The third and final step in determining what to insure is a cost/benefit analysis of business risk insurance. As with conventional insurance, self-retention may prove the most cost-effective mechanism once the cost of the protection is weighed against the probability and impact of any damage. Companies wishing to shed reserves or provisions from their balance sheets will have to weigh the cost of insurance against the cost of raising capital. And every company should consider whether financing capacity and costs, particularly for individual projects or investments, can be improved by using well-targeted insurance programs.

The role of senior management

Most companies are happy for an internal risk manager to handle their standard insurance needs; few CEOs or CFOs take decisions about insurance for the car fleet or product liability. In the case of business risk, however, the potential impact on shareholder value means a great deal more is at stake. Business risk insurance calls for senior management’s attention, as well as the involvement of the board and sometimes shareholders.

First, senior managers need to participate in deciding which risks to insure. As discussed, this entails understanding the key drivers of ROE and their exposure to risk, differentiating between core risks and risks that can be outsourced, and performing a cost/benefit analysis of a business risk insurance policy.

Second, senior managers will need to discuss with investors the role of business risk insurance within the company. They will have to assess how sensitive their investors are to risk, and how much they are willing to pay for protection.
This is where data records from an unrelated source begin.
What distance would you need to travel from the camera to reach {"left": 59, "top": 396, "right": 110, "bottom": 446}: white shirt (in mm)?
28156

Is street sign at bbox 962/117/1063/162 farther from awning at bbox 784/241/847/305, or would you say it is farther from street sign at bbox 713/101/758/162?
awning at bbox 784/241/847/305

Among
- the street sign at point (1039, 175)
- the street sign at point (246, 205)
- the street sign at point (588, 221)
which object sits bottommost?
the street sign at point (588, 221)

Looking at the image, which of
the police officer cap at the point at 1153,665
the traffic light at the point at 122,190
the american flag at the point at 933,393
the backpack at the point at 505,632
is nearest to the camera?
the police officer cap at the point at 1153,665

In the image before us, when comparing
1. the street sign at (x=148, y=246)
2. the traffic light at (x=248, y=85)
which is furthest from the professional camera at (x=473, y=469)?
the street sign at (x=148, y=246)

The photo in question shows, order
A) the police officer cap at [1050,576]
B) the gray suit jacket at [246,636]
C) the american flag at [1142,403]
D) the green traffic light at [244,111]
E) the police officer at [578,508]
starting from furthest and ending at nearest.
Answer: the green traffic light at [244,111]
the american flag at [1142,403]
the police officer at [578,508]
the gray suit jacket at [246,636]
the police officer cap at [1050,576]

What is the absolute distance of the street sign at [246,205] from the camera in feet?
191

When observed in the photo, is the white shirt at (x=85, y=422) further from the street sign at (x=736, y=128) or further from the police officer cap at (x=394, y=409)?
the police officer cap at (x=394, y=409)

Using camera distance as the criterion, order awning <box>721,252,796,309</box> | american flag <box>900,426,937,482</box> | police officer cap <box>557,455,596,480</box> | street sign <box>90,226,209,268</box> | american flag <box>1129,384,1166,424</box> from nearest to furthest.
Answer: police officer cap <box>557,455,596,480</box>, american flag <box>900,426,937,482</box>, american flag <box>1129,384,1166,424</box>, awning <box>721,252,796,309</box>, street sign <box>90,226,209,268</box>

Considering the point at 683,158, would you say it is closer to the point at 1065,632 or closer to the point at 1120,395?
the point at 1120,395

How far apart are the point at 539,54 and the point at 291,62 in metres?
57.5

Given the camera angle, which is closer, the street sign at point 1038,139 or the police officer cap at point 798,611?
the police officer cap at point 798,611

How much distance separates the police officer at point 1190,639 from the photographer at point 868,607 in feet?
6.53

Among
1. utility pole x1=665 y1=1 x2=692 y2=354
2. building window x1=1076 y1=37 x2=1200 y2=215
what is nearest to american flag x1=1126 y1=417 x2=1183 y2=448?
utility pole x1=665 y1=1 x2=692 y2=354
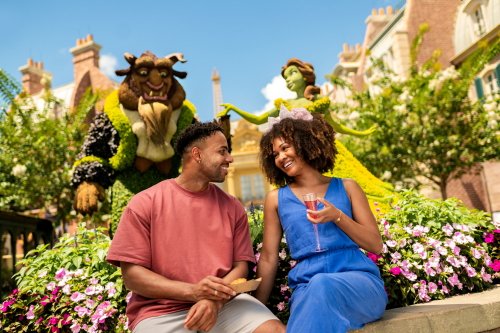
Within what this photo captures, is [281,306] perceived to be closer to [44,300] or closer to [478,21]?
[44,300]

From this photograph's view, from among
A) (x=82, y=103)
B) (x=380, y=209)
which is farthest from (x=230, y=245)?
(x=82, y=103)

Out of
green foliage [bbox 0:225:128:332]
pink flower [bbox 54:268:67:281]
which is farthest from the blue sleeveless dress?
pink flower [bbox 54:268:67:281]

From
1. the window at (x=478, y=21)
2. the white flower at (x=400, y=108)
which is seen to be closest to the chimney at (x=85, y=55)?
the white flower at (x=400, y=108)

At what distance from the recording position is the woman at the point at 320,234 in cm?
221

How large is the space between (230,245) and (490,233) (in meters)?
2.75

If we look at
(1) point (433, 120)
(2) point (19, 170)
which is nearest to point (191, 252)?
(2) point (19, 170)

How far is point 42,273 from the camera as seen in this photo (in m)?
3.73

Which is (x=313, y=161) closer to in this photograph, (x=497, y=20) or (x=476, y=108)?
(x=476, y=108)

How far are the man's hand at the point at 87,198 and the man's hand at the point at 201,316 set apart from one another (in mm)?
2470

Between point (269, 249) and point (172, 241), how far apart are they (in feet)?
1.97

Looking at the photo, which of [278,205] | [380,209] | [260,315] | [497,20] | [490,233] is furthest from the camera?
[497,20]

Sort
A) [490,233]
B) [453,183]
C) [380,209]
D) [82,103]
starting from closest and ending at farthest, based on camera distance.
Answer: [490,233]
[380,209]
[82,103]
[453,183]

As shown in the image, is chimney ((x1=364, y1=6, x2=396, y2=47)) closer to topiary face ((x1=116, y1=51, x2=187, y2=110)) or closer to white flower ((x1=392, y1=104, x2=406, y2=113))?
white flower ((x1=392, y1=104, x2=406, y2=113))

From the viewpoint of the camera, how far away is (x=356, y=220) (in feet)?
8.66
The chances are that once they understand its benefits, investors will welcome some business risk cover.

Last, senior managers need to consider the strategic implications of business risk insurance. Capturing new market opportunities invariably involves risks, particularly in a world of fresh geographic possibilities, shorter product life cycles, and new information technologies. Business risk insurance gives managers new ways of dealing with these risks, ultimately enabling them to make strategic decisions that are simultaneously bolder and safer.

CEOs and CFOs should rethink how they manage and allocate money in terms of insurance, the better to serve their shareholders. The challenge for each company lies in determining where to draw the line between risks that should be transferred to a third party and those that are the unavoidable trappings of entrepreneurialism.